═══ INPUT DATA ═══

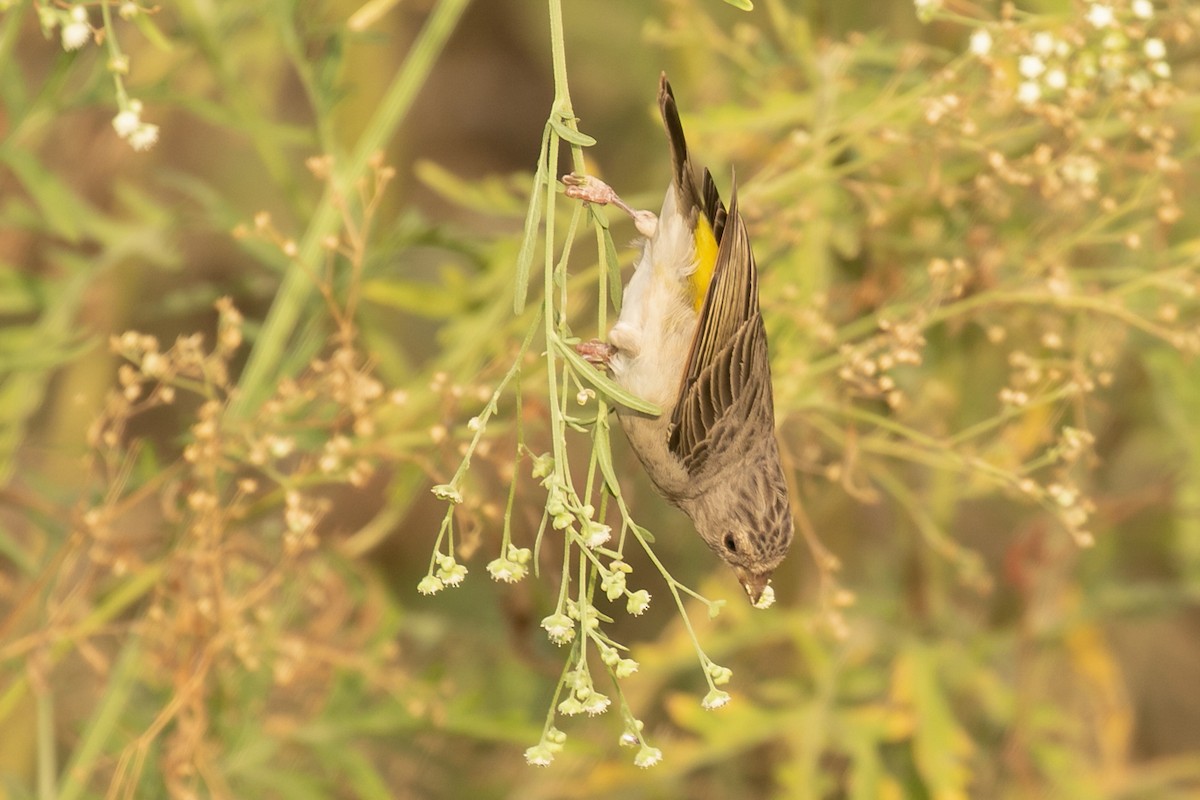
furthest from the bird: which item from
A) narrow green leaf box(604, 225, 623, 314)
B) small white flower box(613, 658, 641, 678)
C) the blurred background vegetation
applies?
small white flower box(613, 658, 641, 678)

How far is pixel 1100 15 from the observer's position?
2.16 metres

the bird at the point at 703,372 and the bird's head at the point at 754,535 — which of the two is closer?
the bird at the point at 703,372

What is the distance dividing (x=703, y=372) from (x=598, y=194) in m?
0.48

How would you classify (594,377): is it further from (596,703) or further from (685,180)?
(685,180)

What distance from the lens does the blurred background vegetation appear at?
7.73ft

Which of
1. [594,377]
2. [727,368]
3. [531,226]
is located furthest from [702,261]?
[531,226]

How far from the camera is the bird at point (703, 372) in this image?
7.45ft

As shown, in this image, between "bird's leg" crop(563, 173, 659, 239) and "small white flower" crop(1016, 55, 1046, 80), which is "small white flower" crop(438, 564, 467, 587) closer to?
"bird's leg" crop(563, 173, 659, 239)

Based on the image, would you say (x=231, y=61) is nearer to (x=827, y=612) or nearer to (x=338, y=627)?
(x=338, y=627)

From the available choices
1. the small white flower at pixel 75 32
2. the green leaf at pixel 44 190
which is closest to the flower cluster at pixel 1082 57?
the small white flower at pixel 75 32

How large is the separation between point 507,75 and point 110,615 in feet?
13.1

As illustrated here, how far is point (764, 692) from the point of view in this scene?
3.28 meters

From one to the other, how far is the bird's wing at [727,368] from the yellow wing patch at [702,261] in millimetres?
292

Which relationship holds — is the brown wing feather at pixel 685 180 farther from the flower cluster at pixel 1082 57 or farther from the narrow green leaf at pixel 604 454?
the narrow green leaf at pixel 604 454
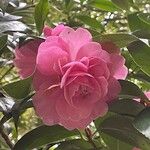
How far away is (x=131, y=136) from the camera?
709mm

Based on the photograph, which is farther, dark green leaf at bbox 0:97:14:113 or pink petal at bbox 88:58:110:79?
dark green leaf at bbox 0:97:14:113

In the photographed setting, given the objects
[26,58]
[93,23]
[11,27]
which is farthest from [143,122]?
[93,23]

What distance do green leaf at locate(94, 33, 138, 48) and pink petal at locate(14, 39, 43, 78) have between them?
3.6 inches

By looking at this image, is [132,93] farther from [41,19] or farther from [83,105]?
[41,19]

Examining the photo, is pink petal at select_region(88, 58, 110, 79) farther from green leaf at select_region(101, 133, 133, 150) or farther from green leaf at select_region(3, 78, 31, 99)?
green leaf at select_region(101, 133, 133, 150)

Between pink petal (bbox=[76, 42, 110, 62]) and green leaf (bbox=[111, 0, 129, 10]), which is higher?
pink petal (bbox=[76, 42, 110, 62])

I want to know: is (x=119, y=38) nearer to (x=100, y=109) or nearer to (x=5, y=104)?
(x=100, y=109)

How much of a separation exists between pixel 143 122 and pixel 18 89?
194 mm

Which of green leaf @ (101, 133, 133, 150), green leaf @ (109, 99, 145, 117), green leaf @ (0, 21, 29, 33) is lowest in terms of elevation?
green leaf @ (101, 133, 133, 150)

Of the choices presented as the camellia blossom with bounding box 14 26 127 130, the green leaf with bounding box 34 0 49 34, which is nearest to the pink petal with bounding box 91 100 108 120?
the camellia blossom with bounding box 14 26 127 130

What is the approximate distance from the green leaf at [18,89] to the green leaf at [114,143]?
0.66 ft

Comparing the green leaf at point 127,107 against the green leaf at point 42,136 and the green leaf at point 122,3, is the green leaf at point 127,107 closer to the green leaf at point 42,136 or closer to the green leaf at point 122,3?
the green leaf at point 42,136

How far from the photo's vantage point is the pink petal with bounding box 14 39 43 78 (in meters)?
0.66

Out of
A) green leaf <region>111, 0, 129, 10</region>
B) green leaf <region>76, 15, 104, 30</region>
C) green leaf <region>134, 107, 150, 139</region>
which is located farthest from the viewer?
green leaf <region>76, 15, 104, 30</region>
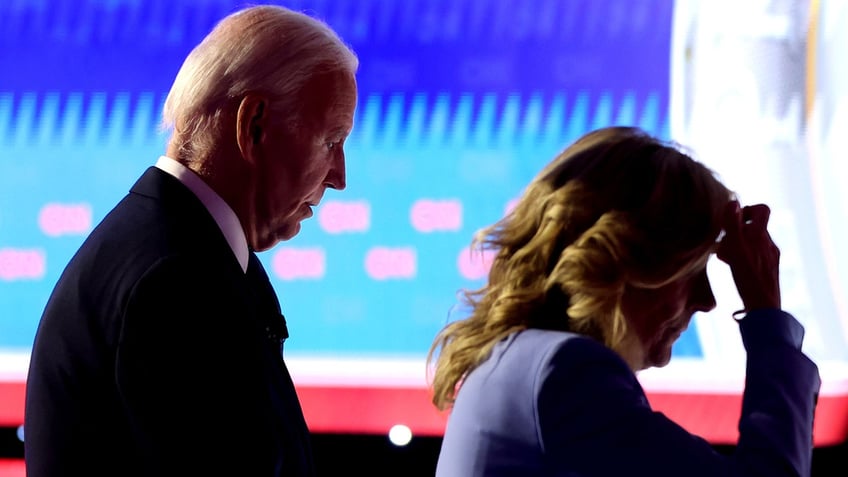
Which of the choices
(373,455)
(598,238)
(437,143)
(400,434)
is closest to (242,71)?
(598,238)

═══

SHORT PROBLEM – Pictures are to be left out; all else in the entries above is to be quoted exactly.

REPLY –
furthest from the bird: which item from
A) narrow green leaf box(604, 225, 623, 314)
B) small white flower box(613, 658, 641, 678)
C) the blurred background vegetation
applies?
small white flower box(613, 658, 641, 678)

How far is pixel 1100 15 from the observer's position?
2.16 metres

the bird at the point at 703,372 and the bird's head at the point at 754,535 — which of the two is closer?
the bird at the point at 703,372

What is the distance dividing (x=703, y=372) from (x=598, y=194) in m?
0.48

How would you classify (594,377): is it further from (596,703) or further from (685,180)?
(685,180)

What distance from the lens does the blurred background vegetation appear at?
7.73ft

Which of
1. [594,377]
2. [727,368]
3. [531,226]
is located furthest from [702,261]?
[531,226]

How far from the camera is the bird at point (703, 372) in this image?
7.45ft

As shown, in this image, between "bird's leg" crop(563, 173, 659, 239) and "small white flower" crop(1016, 55, 1046, 80), which is "small white flower" crop(438, 564, 467, 587) closer to?
"bird's leg" crop(563, 173, 659, 239)

Based on the image, would you say (x=231, y=61) is nearer to (x=827, y=612) or nearer to (x=338, y=627)?
(x=338, y=627)

From the available choices
1. the small white flower at pixel 75 32
2. the green leaf at pixel 44 190
which is closest to the flower cluster at pixel 1082 57?
the small white flower at pixel 75 32

How large is the separation between point 507,75 and point 110,615 in feet?
13.1

As illustrated here, how far is point (764, 692) from the point of view in this scene?
3.28 meters

From one to the other, how far is the bird's wing at [727,368] from the yellow wing patch at [702,261] in millimetres?
292

Which relationship holds — is the brown wing feather at pixel 685 180 farther from the flower cluster at pixel 1082 57 or farther from the narrow green leaf at pixel 604 454?
the narrow green leaf at pixel 604 454
How far away is (x=131, y=136) from the camera?
709mm

Based on the photograph, which is farther, dark green leaf at bbox 0:97:14:113 or pink petal at bbox 88:58:110:79?
dark green leaf at bbox 0:97:14:113

In the photographed setting, given the objects
[26,58]
[93,23]
[11,27]
which is farthest from [143,122]?
[93,23]

What distance do green leaf at locate(94, 33, 138, 48) and pink petal at locate(14, 39, 43, 78) have between them?
3.6 inches

By looking at this image, is [132,93] farther from [41,19] or farther from [83,105]?
[41,19]

Examining the photo, is pink petal at select_region(88, 58, 110, 79) farther from green leaf at select_region(101, 133, 133, 150) or farther from green leaf at select_region(3, 78, 31, 99)?
green leaf at select_region(101, 133, 133, 150)

Between pink petal (bbox=[76, 42, 110, 62]) and green leaf (bbox=[111, 0, 129, 10]), which is higher?
pink petal (bbox=[76, 42, 110, 62])

I want to know: is (x=119, y=38) nearer to (x=100, y=109) or nearer to (x=5, y=104)?
(x=100, y=109)

How much of a separation exists between pixel 143 122 and pixel 18 89?
194 mm

Which of green leaf @ (101, 133, 133, 150), green leaf @ (109, 99, 145, 117), green leaf @ (0, 21, 29, 33) is lowest in terms of elevation?
green leaf @ (101, 133, 133, 150)

Of the choices presented as the camellia blossom with bounding box 14 26 127 130, the green leaf with bounding box 34 0 49 34, which is nearest to the pink petal with bounding box 91 100 108 120?
the camellia blossom with bounding box 14 26 127 130

What is the approximate distance from the green leaf at [18,89] to the green leaf at [114,143]?
0.66 ft

Comparing the green leaf at point 127,107 against the green leaf at point 42,136 and the green leaf at point 122,3, is the green leaf at point 127,107 closer to the green leaf at point 42,136 or closer to the green leaf at point 122,3?
the green leaf at point 42,136

How far from the photo's vantage point is the pink petal with bounding box 14 39 43 78 (in meters)?
0.66

Out of
A) green leaf <region>111, 0, 129, 10</region>
B) green leaf <region>76, 15, 104, 30</region>
C) green leaf <region>134, 107, 150, 139</region>
which is located farthest from the viewer?
green leaf <region>76, 15, 104, 30</region>
Which of the choices
(373,455)
(598,238)
(437,143)
(400,434)
is closest to (242,71)?
(598,238)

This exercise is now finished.